In 2010, operating expenses were $75,426 million, compared to $71,830 million in 2009, an increase of $3,596 million, or 5.0%. Within that increase, two items had significant increases. Total workers’ compensation expenses rose by $1,343 million, of which $1,157 million is due to changes in the discount rate and actuarial revaluation used to estimate the cost of future payments. Retiree health benefits pre-funding increased by $4,100 million, as discussed in the next paragraph. Without the changes in discount rates and actuarial revaluation and changes in the pre-funding, total operating expenses would have decreased by $1,661 million.

In total, retiree health benefits expenses increased by $4,357 million, or 128.5%, primarily due to the $4.1 billion increase in the annual pre-funding payment to the PSRHBF. In contrast to 2009 when the passage of P.L. 111-68 changed the scheduled payment to the PSRHBF due on September 30, 2009, to $1.4 billion, $5.5 billion was paid in 2010 as no similar legislation was enacted. Workers’ compensation expenses increased $1,343 million in 2010, primarily due to the previously mentioned discount rate decrease. The discount rate change is further discussed in Note 9, Workers’ Compensation, in the Notes to the Financial Statements and in the “Workers’ Compensation” section.

Increases in workers’ compensation and retiree health benefits expenses more than offset the $1,896 million, or 3.7%, reduction in compensation and benefit expense in 2010. Work hours decreased by 75 million, resulting in significant savings. Transportation expenses decreased $148 million, or 2.5%, as mail volume declined and utilization decreased. The expense reductions were accomplished without affecting service to our customers and despite the large percentage of costs dedicated to serving the still-growing delivery network.

The operating loss for 2009 was $3,740 million, compared to a $2,806 million operating loss in 2008. Operating revenue of $68,090 million in 2009 was 9.1%, or $6,842 million, less than operating revenue of $74,932 million in 2008. Despite a May 2009 price increase for Mailing Services products which averaged 3.8%, and Shipping Services price increases averaging 5.0% in January 2009, revenue was negatively impacted by a decline in volume of 26.0 billion pieces.

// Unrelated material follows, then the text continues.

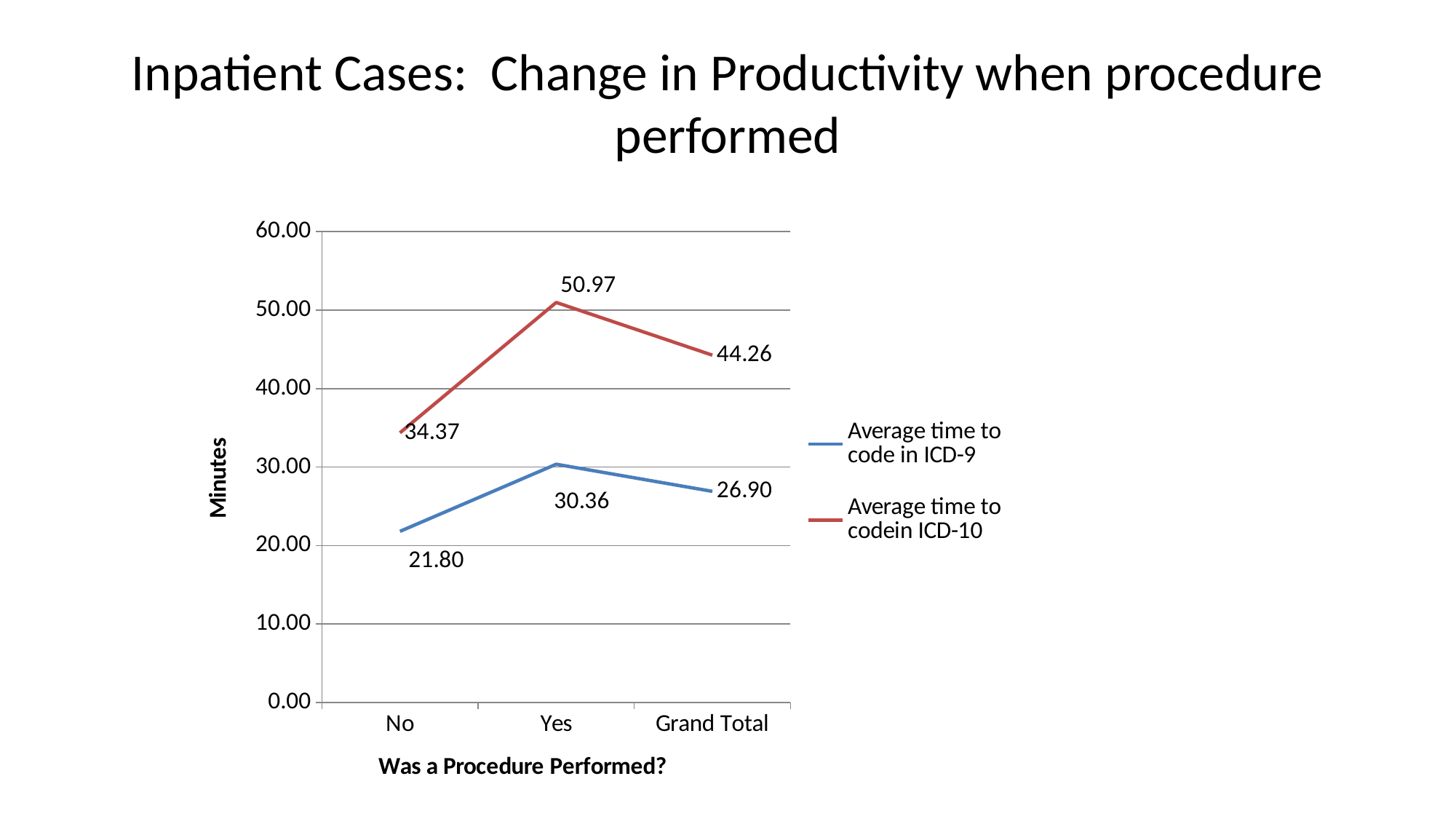
Which category has the lowest average time to code in ICD-9? No How many categories are shown on the x axis? 3 Which category has the highest average time to code in ICD-10? Yes What kind of chart is shown on the slide? Line chart What is the difference between the ICD-10 and ICD-9 average coding times for the Yes category? 20.61 What is the average time to code in ICD-9 for the Yes category? 30.36 What is the difference between the ICD-10 average coding time for Yes and for No? 16.60 Which is larger for the Grand Total: the average time to code in ICD-9 or in ICD-10? Average time to code in ICD-10 What is the average time to code in ICD-10 when a procedure was performed (Yes)? 50.97 What is the average time to code in ICD-9 when no procedure was performed (No)? 21.80 What is the Grand Total average time to code in ICD-10? 44.26 How many series does the legend list? 2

Operating expenses were $71,830 million in 2009 compared to $77,738 million in 2008, a $5,908 million, or 7.6% reduction. The reduction in operating expenses was driven by a $4,017 million reduction in retiree health benefits expense, which was wholly attributable to the passage of P.L. 111-68. The law amended P.L. 109-435, changing the scheduled payment to the PSRHBF due on September 30, 2009, from $5.4 billion to $1.4 billion. Excluding the $4.0 billion reduction in retiree health benefits pre-funding expenses, operating expenses were reduced $1,908 million in 2009, a 2.5% reduction.

In addition to the $4.0 billion decrease attributable to P.L. 111-68, compensation and benefit expenses decreased $1,427 million or 2.7% in 2009 compared to 2008, mainly due to an unprecedented reduction of 115 million work hours. Transportation expenses decreased by $935 million, or 13.4%, as fuel prices and mail volume declined from 2008, utilization decreased, and certain contracts were renegotiated. Other expenses decreased $525 million, or 5.4%, as stringent limits were implemented on discretionary expenditures. These expense reductions were somewhat offset by a $926 million increase in workers’ compensation expenses attributable to discount rate changes and actuarial revaluation of the liability.